## Given request 1
Based on the forum thread about O Winston Link, state whether each statement agrees with the text. Answer yes or no for each and quote the deciding words. (a) Link's photographs were made between 1955 and 1960. (b) The O. Winston Link Museum is in Roanoke, VA. (c) One participant wished the pictures were in color.

## Source excerpt
# N&W Railway photographer O Winston Link



## mopac (Feb 24, 2011)

Some of you may know the name O Winston Link. I just discovered him this morning. I am amazed at his photos and want to share some. He photographed the N&W, the last real class 1 steam railroad in America.
Photos were done 1955 to 1960. Check out some of his work. Let me know if you were as impressed as I was.

http://www.google.com/search?q=o+wi...XF6aUywHG5oDIBw&ved=0CB0QsAQ&biw=1024&bih=593


----------



## Big Ed (Jun 16, 2009)

I never heard of him either.
Nice pictures, not just Locomotives either. 
It looks like he liked to shoot at night a lot?

That must have been nice, your at the drive-in and a steam loco comes roaring by.


----------



## tjcruiser (Jan 10, 2010)

Great black-and-white shots. I especially like the night-time shot of the big steamer on the turntable. The contrast and detail in the loco's mechanics is wonderful.

TJ


----------



## norgale (Apr 4, 2011)

The pictures are great but i wish they were captioned. pete


----------



## Gargoyle (Oct 28, 2011)

Link did an incredible amount of prep work to set up the shoots with lots of lighting, angles, etc, some shoots took a couple days to set up. And he had the cooperation of N&W, both at the upper levels of management and the with crews. I think he did all the photos on his own time and N&W didn't contract him for any of it. Link also made recordings while riding the trains. If anybody is ever in Roanoke, VA be sure make the time to see the O. Winston Link Museum where many of his photos are displayed.

## Record list
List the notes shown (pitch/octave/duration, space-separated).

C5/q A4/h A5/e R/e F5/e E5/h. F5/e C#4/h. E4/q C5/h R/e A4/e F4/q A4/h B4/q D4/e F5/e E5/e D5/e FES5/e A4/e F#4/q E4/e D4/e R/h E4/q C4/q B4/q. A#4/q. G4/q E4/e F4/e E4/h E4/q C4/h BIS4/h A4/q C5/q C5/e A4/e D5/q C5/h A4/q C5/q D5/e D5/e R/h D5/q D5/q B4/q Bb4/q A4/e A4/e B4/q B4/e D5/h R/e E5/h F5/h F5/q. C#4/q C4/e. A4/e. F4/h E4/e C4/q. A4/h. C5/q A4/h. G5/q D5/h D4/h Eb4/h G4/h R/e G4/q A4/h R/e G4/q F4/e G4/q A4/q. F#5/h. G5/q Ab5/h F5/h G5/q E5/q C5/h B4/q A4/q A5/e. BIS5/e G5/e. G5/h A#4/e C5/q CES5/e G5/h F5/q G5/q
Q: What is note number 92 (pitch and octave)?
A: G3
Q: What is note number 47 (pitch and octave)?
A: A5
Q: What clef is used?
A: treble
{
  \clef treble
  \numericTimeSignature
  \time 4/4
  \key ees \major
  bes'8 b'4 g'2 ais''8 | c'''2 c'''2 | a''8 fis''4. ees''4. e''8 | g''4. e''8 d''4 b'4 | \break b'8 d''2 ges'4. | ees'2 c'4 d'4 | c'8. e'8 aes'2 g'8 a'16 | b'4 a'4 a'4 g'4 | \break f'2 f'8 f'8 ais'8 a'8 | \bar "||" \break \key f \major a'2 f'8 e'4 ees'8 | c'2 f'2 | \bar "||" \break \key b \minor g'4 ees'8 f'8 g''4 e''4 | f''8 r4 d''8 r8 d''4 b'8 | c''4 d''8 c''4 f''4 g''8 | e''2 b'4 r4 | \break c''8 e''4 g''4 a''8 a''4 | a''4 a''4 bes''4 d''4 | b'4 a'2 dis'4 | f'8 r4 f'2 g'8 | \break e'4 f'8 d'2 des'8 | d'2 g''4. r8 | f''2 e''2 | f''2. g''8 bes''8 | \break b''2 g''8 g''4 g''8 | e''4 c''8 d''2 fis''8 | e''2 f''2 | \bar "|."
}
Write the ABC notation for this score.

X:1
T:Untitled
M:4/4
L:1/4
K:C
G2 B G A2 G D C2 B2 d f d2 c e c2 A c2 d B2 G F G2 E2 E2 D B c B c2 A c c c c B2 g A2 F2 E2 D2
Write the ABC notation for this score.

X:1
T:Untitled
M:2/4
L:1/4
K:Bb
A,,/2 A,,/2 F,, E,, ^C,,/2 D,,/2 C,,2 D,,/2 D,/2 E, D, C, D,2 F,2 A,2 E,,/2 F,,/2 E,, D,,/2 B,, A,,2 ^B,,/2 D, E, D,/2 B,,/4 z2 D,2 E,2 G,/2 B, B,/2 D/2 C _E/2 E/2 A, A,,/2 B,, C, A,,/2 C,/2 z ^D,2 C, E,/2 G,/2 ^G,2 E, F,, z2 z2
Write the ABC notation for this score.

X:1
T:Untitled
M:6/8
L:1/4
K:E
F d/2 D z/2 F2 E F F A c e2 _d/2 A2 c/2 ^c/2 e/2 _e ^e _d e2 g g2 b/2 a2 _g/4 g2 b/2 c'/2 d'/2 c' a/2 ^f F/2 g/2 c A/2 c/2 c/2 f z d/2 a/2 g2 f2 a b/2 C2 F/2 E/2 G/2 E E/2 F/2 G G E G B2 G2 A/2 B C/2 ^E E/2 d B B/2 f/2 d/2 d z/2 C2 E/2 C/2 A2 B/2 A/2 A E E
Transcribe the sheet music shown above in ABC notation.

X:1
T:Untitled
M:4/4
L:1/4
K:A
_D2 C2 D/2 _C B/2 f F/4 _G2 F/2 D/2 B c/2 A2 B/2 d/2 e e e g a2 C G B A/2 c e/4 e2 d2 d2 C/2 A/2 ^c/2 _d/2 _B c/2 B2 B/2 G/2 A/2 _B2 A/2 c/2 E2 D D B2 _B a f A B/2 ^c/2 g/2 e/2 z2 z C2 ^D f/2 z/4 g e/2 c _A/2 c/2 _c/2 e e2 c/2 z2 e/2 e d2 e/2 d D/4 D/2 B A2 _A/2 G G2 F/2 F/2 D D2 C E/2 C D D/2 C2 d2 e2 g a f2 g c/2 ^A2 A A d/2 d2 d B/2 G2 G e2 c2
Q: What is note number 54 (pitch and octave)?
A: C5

## Given request 2
Extract every line of the entries that contains the string "number". Matching is case-sensitive.

## Task solution 1
(a) Yes: "Photos were done 1955 to 1960."
(b) Yes: "If anybody is ever in Roanoke, VA be sure make the time to see the O. Winston Link Museum"
(c) No: "The pictures are great but i wish they were captioned."

## Task solution 2
Q: What is note number 92 (pitch and octave)?
Q: What is note number 47 (pitch and octave)?
Q: What is note number 54 (pitch and octave)?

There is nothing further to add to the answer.